- **Exercise brief**: Reproduce the lines below word for word, leaving out the pictures.

[Data records]
******

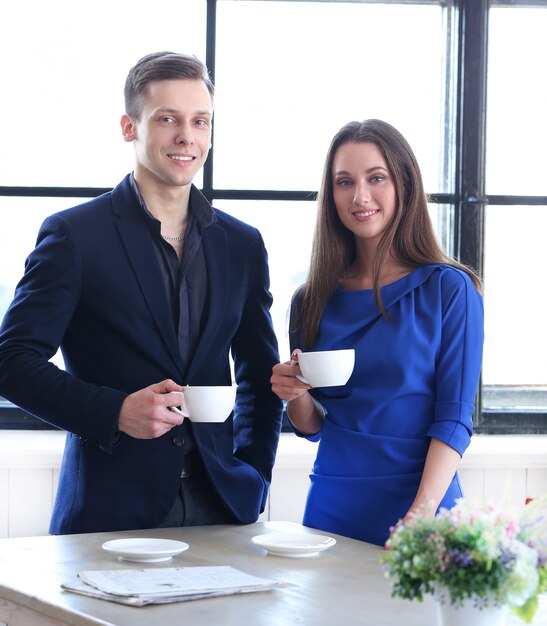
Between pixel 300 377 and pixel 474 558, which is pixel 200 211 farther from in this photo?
pixel 474 558

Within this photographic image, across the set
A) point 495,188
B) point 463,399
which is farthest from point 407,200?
point 495,188

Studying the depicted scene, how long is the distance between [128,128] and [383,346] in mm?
806

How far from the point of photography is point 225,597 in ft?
5.12

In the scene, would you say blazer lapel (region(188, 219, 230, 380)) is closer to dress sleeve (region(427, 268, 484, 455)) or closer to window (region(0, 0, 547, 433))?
dress sleeve (region(427, 268, 484, 455))

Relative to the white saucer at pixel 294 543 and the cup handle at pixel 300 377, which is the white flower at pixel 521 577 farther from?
the cup handle at pixel 300 377

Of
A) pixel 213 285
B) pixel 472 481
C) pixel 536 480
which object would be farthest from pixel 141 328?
pixel 536 480

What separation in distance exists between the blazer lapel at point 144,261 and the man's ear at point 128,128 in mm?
132

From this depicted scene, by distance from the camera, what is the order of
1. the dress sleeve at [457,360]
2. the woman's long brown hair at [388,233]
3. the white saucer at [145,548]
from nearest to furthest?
the white saucer at [145,548] → the dress sleeve at [457,360] → the woman's long brown hair at [388,233]

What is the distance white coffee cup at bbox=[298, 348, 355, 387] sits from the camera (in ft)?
6.25

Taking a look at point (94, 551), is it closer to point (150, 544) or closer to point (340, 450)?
point (150, 544)

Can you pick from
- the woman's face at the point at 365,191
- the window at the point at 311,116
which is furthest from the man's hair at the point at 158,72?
the window at the point at 311,116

******

- **Output below**:
Between pixel 300 377 and pixel 474 558, which is pixel 200 211 farther from in this photo?
pixel 474 558

Within this photographic image, across the set
A) point 495,188
B) point 463,399
which is farthest from point 407,200?
point 495,188

Studying the depicted scene, how long is the distance between [128,128] and [383,346] in mm?
806

How far from the point of photography is point 225,597 in ft?
5.12

In the scene, would you say blazer lapel (region(188, 219, 230, 380)) is closer to dress sleeve (region(427, 268, 484, 455)) or closer to window (region(0, 0, 547, 433))?
dress sleeve (region(427, 268, 484, 455))

Relative to the white saucer at pixel 294 543 and the cup handle at pixel 300 377, which is the white flower at pixel 521 577 farther from?
the cup handle at pixel 300 377

Of
A) pixel 213 285
B) pixel 472 481
C) pixel 536 480
which object would be farthest from pixel 141 328?
pixel 536 480

What separation in distance exists between the blazer lapel at point 144,261 and the man's ear at point 128,128 in mm?
132

From this depicted scene, by distance from the camera, what is the order of
1. the dress sleeve at [457,360]
2. the woman's long brown hair at [388,233]
3. the white saucer at [145,548]
from nearest to furthest?
the white saucer at [145,548] → the dress sleeve at [457,360] → the woman's long brown hair at [388,233]

What is the distance white coffee cup at bbox=[298, 348, 355, 387] sits from the camera (in ft)?
6.25

Taking a look at point (94, 551), is it closer to point (150, 544) or closer to point (340, 450)?
point (150, 544)

Can you pick from
- the woman's face at the point at 365,191
- the window at the point at 311,116
which is furthest from the man's hair at the point at 158,72?
the window at the point at 311,116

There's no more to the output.